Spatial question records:

▬▬▬▬▬▬

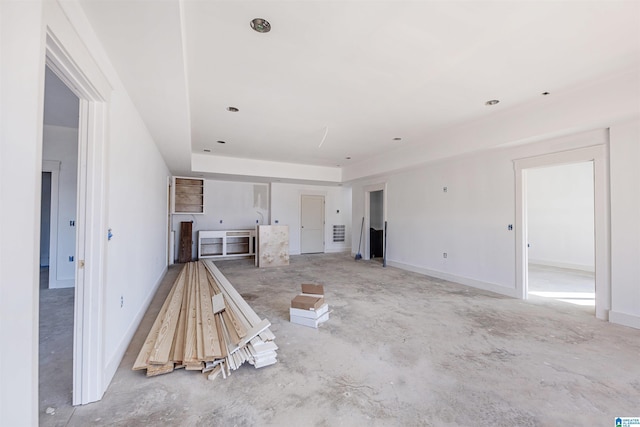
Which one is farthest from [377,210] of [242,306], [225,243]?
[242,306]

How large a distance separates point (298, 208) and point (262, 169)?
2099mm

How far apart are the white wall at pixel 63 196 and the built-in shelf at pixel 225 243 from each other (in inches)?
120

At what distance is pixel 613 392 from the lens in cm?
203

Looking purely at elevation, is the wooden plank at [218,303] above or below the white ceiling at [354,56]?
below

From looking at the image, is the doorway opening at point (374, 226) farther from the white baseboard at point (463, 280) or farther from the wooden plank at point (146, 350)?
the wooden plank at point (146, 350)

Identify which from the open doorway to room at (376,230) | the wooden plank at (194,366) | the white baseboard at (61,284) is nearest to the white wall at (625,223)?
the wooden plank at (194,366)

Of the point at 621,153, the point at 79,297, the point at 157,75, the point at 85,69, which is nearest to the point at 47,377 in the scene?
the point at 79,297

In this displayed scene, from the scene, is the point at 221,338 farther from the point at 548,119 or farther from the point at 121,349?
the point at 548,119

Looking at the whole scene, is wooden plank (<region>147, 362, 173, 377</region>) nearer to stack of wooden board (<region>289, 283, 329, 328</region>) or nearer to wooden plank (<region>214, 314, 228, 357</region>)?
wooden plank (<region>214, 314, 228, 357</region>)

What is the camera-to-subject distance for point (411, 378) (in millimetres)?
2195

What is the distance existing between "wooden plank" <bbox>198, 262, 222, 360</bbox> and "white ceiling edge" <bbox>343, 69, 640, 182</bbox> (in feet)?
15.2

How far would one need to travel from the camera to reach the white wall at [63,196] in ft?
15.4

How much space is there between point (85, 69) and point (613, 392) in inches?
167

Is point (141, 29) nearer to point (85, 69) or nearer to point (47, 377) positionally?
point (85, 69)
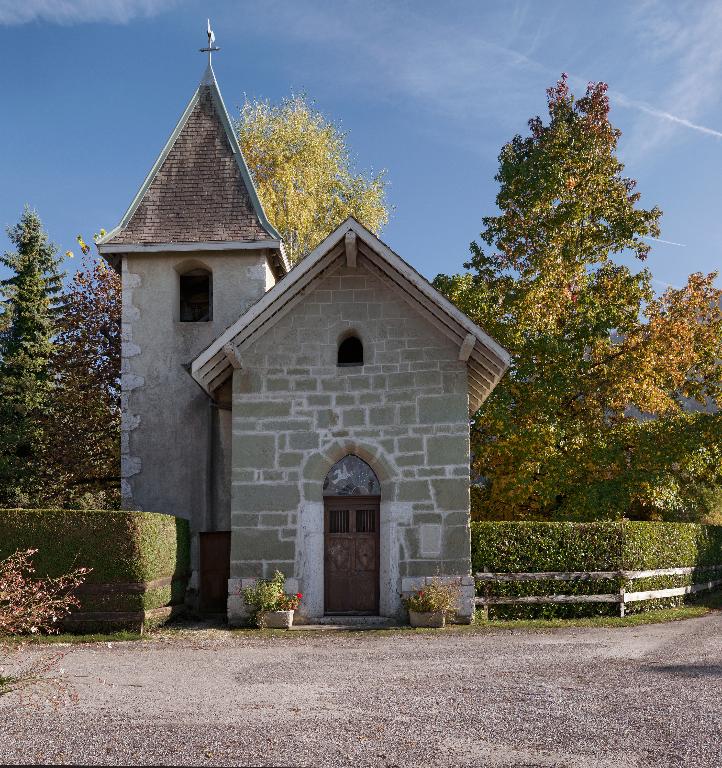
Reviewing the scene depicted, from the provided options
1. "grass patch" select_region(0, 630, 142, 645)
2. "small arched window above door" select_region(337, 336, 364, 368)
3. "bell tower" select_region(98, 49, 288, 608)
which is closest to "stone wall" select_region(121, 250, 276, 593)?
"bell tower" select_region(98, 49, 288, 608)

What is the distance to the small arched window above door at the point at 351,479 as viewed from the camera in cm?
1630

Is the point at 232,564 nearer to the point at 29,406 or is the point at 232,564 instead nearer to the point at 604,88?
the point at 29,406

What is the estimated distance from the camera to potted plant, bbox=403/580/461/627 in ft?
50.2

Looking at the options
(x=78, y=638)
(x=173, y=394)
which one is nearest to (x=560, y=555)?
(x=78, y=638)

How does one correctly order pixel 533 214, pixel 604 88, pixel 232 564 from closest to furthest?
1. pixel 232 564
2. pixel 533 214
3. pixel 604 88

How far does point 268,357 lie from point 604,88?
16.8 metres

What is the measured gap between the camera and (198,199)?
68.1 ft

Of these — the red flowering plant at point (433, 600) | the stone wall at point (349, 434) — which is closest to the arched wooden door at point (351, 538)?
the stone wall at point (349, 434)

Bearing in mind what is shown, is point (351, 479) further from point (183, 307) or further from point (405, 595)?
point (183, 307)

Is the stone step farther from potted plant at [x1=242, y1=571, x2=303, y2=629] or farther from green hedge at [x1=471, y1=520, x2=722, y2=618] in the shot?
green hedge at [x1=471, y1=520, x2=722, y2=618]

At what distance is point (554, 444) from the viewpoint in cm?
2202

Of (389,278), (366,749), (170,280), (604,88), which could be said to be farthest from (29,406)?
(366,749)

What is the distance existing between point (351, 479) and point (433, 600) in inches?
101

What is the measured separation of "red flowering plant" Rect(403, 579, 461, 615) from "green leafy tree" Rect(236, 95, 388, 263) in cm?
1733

▬▬▬▬▬▬

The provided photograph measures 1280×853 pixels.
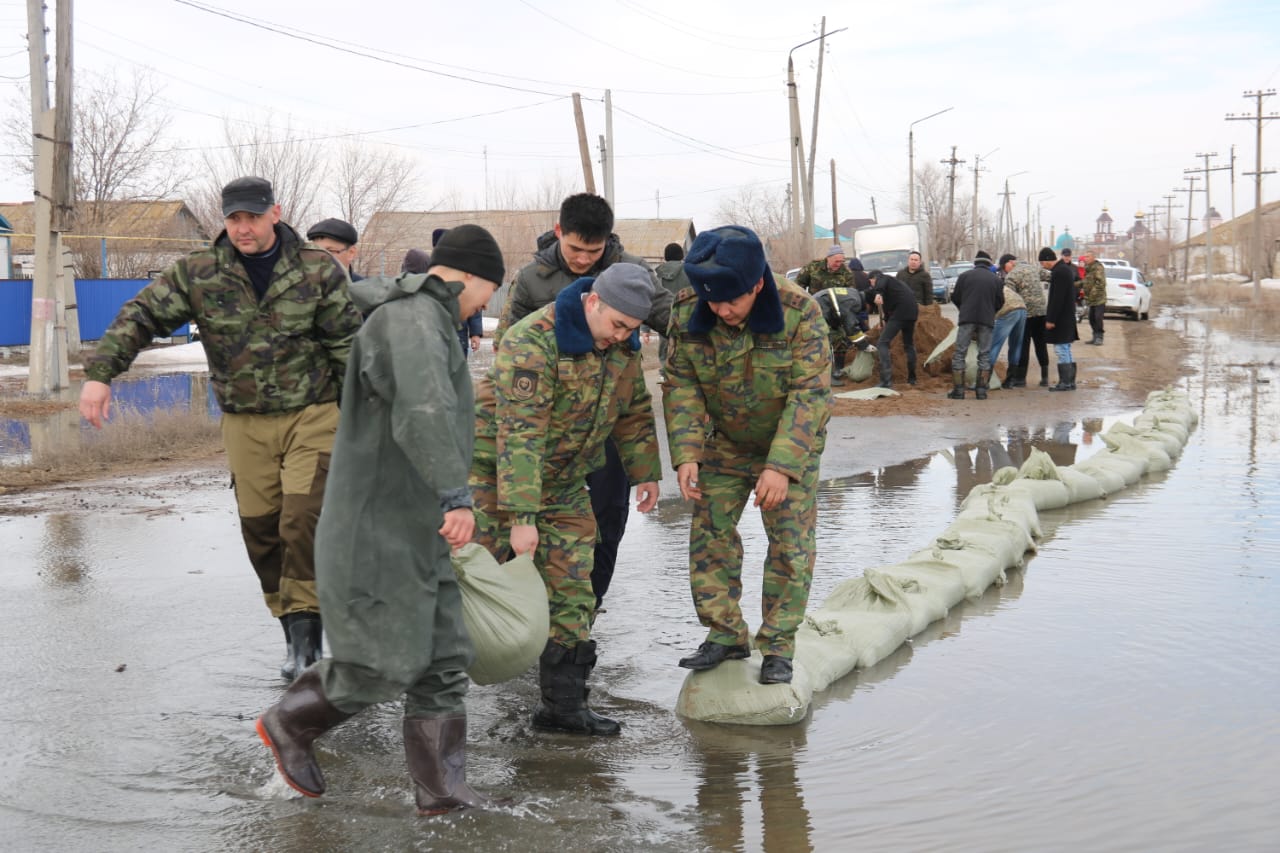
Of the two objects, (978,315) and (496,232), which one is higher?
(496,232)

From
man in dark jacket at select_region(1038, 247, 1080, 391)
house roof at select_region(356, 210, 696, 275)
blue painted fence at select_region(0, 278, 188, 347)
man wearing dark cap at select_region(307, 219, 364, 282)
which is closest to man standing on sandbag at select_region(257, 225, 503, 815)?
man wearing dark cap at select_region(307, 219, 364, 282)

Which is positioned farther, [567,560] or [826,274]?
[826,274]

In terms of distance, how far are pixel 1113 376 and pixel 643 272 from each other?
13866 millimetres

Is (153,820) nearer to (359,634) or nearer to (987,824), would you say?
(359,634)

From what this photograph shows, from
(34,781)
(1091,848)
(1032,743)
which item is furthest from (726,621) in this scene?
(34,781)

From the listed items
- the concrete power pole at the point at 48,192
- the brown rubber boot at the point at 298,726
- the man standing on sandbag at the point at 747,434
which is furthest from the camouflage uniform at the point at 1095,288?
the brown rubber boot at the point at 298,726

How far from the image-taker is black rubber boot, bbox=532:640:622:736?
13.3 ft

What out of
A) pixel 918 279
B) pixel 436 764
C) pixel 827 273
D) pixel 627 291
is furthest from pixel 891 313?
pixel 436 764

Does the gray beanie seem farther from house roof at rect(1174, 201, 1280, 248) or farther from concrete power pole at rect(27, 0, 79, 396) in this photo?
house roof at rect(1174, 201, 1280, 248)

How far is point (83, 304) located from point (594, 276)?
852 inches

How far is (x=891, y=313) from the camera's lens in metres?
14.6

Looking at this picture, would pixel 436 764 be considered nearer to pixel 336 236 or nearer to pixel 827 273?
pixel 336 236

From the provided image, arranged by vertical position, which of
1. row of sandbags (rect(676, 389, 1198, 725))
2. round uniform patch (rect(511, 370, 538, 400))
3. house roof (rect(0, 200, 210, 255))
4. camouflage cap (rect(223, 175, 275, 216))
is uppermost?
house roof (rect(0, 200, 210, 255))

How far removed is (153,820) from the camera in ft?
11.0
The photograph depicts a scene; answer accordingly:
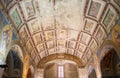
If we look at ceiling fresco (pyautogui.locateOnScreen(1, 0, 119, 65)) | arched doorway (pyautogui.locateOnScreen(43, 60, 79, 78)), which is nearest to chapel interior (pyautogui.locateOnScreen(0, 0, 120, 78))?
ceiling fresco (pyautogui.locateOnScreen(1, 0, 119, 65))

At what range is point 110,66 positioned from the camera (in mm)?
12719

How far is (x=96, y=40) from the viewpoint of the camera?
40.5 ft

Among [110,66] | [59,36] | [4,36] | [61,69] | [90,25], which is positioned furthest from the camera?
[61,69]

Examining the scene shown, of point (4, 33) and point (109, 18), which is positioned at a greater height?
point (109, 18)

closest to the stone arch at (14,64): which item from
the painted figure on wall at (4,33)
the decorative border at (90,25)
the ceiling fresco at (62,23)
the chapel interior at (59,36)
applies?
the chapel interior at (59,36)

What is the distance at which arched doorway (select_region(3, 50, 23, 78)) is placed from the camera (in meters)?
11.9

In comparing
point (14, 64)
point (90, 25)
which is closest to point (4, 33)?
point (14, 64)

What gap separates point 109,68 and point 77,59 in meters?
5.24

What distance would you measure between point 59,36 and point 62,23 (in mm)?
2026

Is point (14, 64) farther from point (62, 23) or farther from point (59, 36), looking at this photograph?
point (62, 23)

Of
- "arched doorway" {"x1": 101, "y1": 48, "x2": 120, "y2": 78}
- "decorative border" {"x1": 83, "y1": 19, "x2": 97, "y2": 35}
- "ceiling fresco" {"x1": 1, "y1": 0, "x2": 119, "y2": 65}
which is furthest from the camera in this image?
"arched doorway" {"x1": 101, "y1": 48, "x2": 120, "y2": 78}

▬▬▬▬▬▬

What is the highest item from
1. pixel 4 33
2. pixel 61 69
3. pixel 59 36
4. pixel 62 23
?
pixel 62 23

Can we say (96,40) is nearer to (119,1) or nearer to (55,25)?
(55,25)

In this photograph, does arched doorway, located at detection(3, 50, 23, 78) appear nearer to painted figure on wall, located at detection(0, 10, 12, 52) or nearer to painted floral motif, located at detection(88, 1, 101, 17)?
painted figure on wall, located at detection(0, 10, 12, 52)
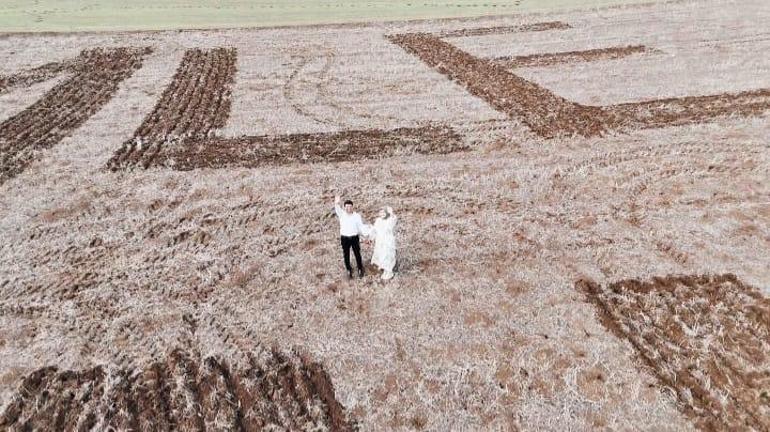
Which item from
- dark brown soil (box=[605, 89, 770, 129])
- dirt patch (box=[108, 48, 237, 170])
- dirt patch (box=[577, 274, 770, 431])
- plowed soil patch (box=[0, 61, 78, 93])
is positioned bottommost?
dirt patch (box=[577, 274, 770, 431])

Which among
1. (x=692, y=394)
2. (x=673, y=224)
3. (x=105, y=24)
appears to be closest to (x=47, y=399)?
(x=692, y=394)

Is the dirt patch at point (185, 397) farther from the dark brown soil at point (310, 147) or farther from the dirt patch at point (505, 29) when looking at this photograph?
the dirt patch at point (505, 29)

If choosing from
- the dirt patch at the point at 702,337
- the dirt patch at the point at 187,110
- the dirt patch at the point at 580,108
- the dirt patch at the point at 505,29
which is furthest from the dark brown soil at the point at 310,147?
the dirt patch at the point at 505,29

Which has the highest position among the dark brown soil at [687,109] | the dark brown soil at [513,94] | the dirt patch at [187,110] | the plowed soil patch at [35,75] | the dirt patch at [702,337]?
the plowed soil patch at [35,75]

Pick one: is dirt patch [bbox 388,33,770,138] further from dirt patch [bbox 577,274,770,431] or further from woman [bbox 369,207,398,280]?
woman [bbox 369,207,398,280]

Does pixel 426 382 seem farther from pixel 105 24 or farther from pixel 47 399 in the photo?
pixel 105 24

▬▬▬▬▬▬

Exercise prompt → Return each line from the rows above that includes the word "concrete".

Exercise solution →
- the concrete power pole at the point at 48,192
Does the gray beanie seem farther from house roof at rect(1174, 201, 1280, 248) or farther from concrete power pole at rect(27, 0, 79, 396) in this photo?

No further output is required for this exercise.